Table of Contents
Chemotherapy Research and Practice
Volume 2011, Article ID 806256, 12 pages
Review Article

Current Chemotherapeutic Management of Patients with Gestational Trophoblastic Neoplasia

Brigham and Women's Hospital and Dana-Farber Cancer Institute, Department of Obstetrics and Gynecology, Division of Gynecologic Oncology, New England Trophoblastic Disease Center, Harvard Medical School, Boston, MA 02115, USA

Received 20 January 2011; Accepted 1 March 2011

Academic Editor: Kazuo Tamura

Copyright © 2011 Taymaa May et al. This is an open access article distributed under the Creative Commons Attribution License, which permits unrestricted use, distribution, and reproduction in any medium, provided the original work is properly cited.

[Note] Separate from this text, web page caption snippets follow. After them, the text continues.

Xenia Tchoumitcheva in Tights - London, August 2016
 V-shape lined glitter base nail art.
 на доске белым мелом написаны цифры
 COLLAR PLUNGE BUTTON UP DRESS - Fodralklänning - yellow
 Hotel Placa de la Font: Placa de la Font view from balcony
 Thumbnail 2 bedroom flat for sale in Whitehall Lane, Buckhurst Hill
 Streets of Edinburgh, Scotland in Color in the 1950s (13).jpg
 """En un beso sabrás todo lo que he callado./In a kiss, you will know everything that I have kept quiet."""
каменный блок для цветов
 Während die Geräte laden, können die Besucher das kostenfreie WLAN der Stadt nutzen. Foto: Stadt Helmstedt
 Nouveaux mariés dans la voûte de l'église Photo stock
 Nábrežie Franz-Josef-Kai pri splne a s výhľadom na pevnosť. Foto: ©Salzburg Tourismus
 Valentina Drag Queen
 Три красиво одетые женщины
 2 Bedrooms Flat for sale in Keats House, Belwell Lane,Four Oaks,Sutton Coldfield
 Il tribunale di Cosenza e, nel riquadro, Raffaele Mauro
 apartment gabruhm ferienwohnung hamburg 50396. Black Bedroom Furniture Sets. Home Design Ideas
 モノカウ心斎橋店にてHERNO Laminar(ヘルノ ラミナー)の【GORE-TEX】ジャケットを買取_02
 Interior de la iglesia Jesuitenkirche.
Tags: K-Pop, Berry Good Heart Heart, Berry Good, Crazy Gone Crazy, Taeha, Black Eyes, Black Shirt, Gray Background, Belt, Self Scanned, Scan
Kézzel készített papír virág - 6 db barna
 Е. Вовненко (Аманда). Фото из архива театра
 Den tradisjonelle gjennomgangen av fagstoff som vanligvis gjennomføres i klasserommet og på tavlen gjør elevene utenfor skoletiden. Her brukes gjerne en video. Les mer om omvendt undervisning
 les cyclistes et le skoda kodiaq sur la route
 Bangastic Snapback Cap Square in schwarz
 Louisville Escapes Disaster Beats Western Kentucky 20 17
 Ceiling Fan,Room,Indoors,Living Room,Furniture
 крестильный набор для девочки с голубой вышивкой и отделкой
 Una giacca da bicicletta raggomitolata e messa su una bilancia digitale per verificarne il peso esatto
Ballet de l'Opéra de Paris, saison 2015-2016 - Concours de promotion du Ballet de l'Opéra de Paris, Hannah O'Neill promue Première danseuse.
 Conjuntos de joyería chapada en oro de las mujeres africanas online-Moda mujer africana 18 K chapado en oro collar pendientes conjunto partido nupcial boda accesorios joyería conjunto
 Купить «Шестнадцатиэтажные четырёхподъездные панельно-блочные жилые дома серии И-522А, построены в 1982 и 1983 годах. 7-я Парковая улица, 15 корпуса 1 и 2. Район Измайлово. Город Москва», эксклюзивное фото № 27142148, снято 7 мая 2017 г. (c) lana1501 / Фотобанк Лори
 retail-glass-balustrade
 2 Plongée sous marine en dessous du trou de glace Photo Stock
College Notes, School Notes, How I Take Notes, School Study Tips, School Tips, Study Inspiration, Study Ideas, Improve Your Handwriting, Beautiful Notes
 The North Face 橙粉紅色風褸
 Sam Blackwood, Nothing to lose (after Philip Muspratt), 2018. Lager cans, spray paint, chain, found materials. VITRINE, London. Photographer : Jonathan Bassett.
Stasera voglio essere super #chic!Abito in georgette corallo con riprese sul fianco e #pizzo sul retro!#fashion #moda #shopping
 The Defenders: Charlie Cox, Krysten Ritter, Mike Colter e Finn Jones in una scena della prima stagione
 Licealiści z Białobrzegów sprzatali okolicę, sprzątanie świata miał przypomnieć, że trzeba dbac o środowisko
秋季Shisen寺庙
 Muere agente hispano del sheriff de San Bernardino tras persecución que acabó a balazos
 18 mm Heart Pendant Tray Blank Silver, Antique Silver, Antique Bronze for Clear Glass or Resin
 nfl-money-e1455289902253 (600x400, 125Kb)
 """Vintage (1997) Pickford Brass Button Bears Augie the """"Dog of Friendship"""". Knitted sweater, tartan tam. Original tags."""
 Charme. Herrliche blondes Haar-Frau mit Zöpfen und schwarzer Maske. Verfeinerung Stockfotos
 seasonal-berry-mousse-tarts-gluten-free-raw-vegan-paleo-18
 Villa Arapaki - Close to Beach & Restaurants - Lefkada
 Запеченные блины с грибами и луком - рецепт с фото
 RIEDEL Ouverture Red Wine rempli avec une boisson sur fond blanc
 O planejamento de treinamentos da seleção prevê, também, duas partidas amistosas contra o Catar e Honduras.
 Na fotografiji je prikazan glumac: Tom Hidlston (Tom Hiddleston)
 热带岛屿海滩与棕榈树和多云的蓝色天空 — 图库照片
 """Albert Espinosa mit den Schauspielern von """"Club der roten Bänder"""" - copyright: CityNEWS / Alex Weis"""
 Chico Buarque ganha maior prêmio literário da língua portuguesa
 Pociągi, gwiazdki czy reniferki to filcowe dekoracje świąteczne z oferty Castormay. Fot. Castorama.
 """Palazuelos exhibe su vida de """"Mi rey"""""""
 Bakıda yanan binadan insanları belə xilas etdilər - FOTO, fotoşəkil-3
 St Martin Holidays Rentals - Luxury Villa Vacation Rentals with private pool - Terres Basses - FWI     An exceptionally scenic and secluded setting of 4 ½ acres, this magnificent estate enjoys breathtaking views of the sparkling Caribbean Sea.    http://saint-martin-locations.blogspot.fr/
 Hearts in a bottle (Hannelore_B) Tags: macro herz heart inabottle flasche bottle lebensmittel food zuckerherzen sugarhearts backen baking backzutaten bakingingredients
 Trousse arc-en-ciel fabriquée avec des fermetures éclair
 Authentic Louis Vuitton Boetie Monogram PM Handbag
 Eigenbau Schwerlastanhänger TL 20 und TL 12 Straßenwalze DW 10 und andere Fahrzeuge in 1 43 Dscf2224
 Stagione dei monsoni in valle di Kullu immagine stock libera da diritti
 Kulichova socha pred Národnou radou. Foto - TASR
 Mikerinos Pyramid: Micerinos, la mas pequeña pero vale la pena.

Gestational trophoblastic neoplasia (GTN) describes a heterogeneous group of interrelated lesions that arise from abnormal proliferation of placental trophoblasts. GTN lesions are histologically distinct, malignant lesions that include invasive hydatidiform mole, choriocarcinoma, placental site trophoblastic tumor (PSTT) and epithelioid trophoblastic tumor (ETT). GTN tumors are generally highly responsive to chemotherapy. Early stage GTN disease is often cured with single-agent chemotherapy. In contrast, advanced stage disease requires multiagent combination chemotherapeutic regimens to achieve a cure. Various adjuvant surgical procedures can be helpful to treat women with GTN. Patients require careful followup after completing treatment and recurrent disease should be aggressively managed. Women with a history of GTN are at increased risk of subsequent GTN, hence future pregnancies require careful monitoring to ensure normal gestational development. This article will review the workup, management and followup of women with all stages of GTN as well as with recurrent disease.